Markovian Generation Chains in Large Language Models

Imagine you have a magical, slightly eccentric translator named "The Echo." You give it a sentence, and it whispers back a slightly different version. Then, you take that new version, feed it back to the Echo, and ask for another version. You keep doing this over and over again.

What happens to the sentence after 50 rounds? Does it stay the same? Does it get weirder? Does it eventually turn into gibberish, or does it get stuck in a loop?

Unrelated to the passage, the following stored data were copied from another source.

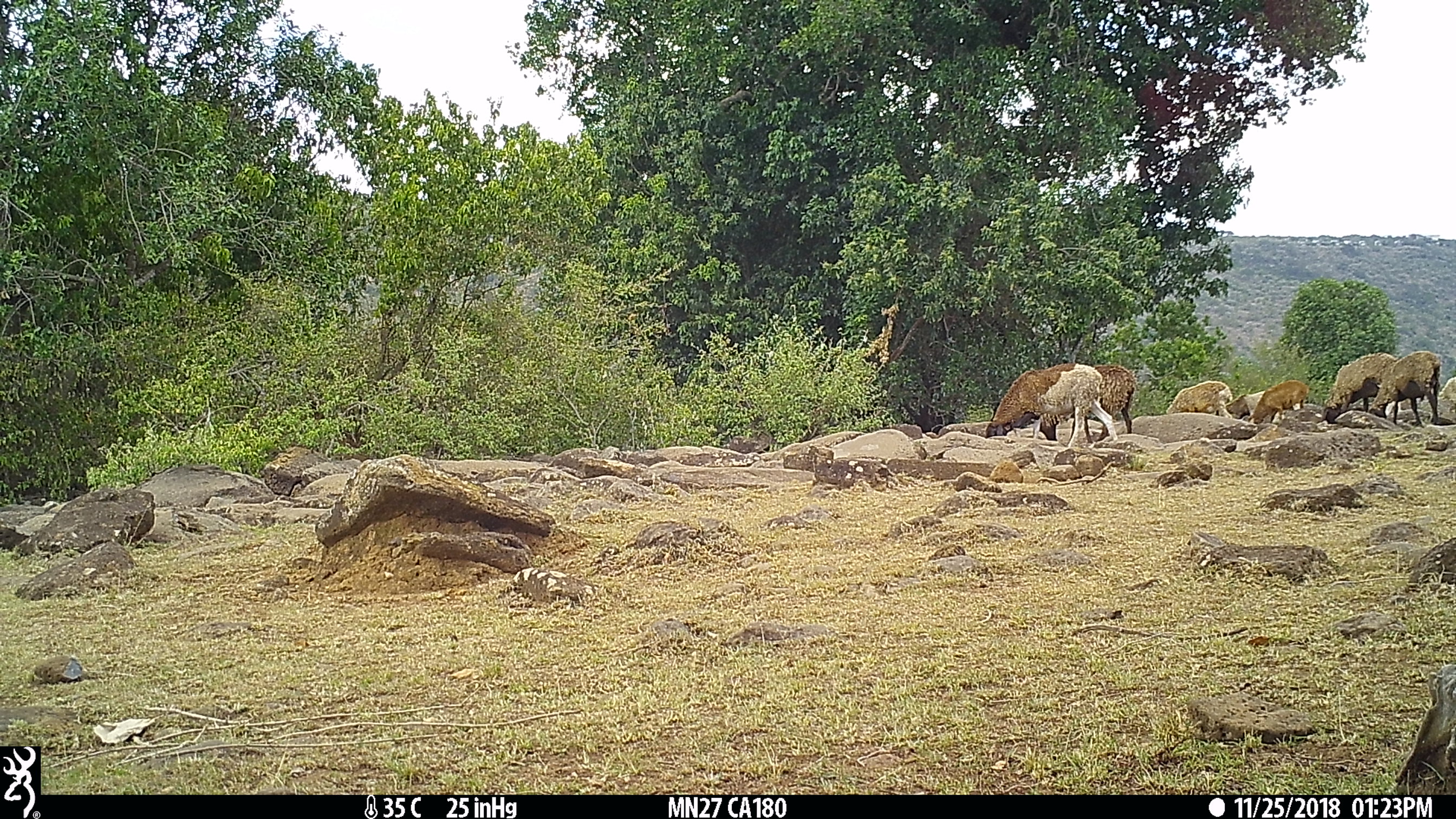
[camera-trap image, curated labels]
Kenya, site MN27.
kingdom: Animalia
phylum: Chordata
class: Mammalia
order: Artiodactyla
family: Bovidae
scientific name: Bovidae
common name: sheep or goat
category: shoat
Shoat (sheep or goat) (Bovidae).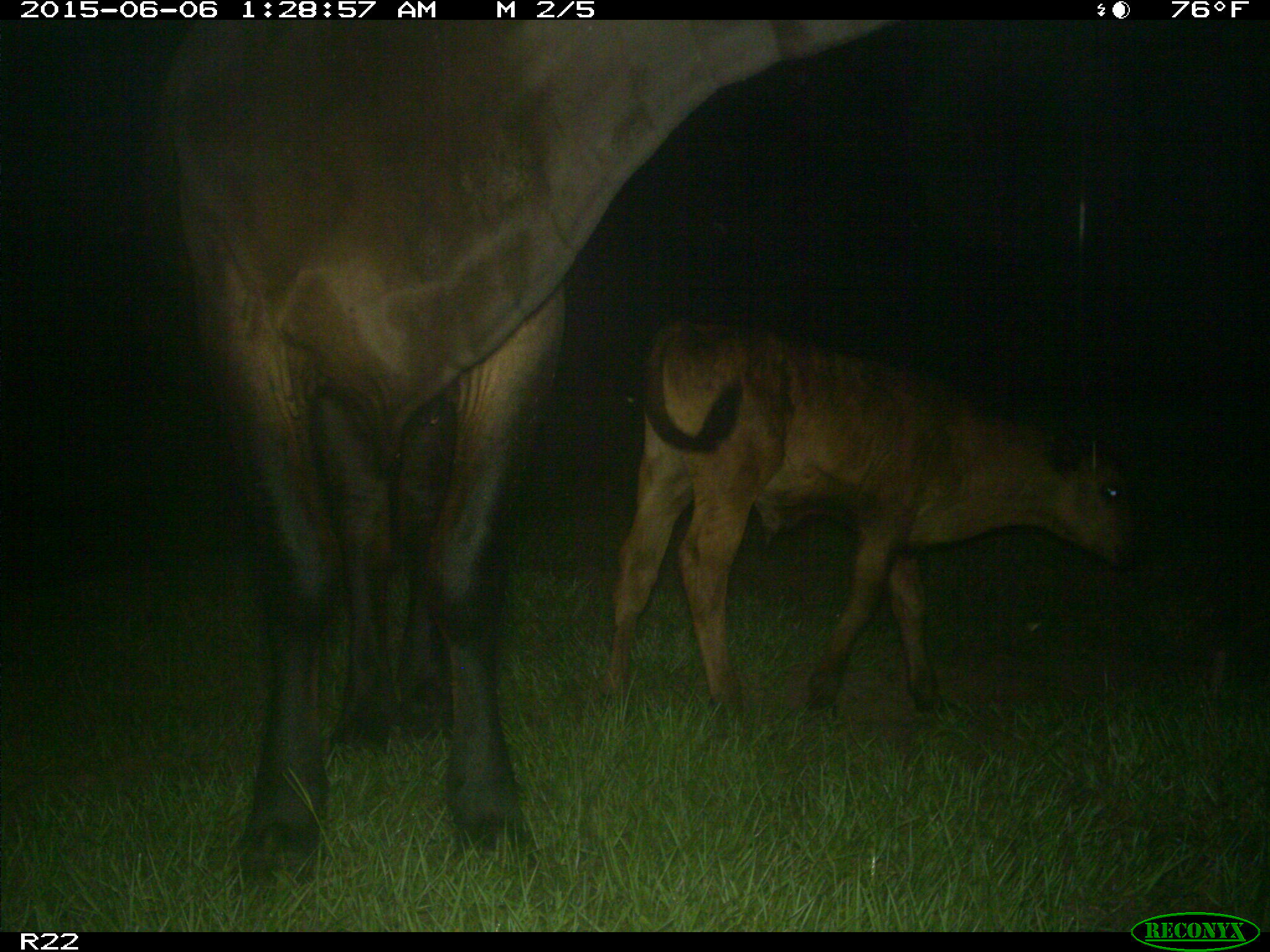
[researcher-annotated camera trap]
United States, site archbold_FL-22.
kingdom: Animalia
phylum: Chordata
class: Mammalia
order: Artiodactyla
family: Bovidae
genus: Bos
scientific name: Bos taurus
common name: domestic cow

This paper, titled "Markovian Generation Chains in Large Language Models," is essentially a study of what happens when we play this "Telephone Game" with AI, but with a scientific twist. The authors treat the AI not just as a tool, but as a character in a game of chance.

Here is the breakdown using simple analogies:

1. The Core Concept: The "No-Memory" Game

Usually, when we talk to an AI, we have a conversation. The AI remembers what we said five minutes ago.
In this experiment, the authors strip the AI of its memory. Every time they ask for a rewrite, they only give the AI the immediate previous sentence and a set of instructions (like "rewrite this"). They don't let the AI see the original sentence or the history of the conversation.

The Analogy: Imagine a game of "Telephone" where the person in the middle is blindfolded and has amnesia. They only hear the person right next to them, repeat it back, and then forget everything else. The paper calls this a Markovian Generation Chain. It's a chain of events where the future depends only on the present, not the past.

2. The Two Modes of the Game: The Robot vs. The Gambler

The authors tested two different ways the AI decides what to say next.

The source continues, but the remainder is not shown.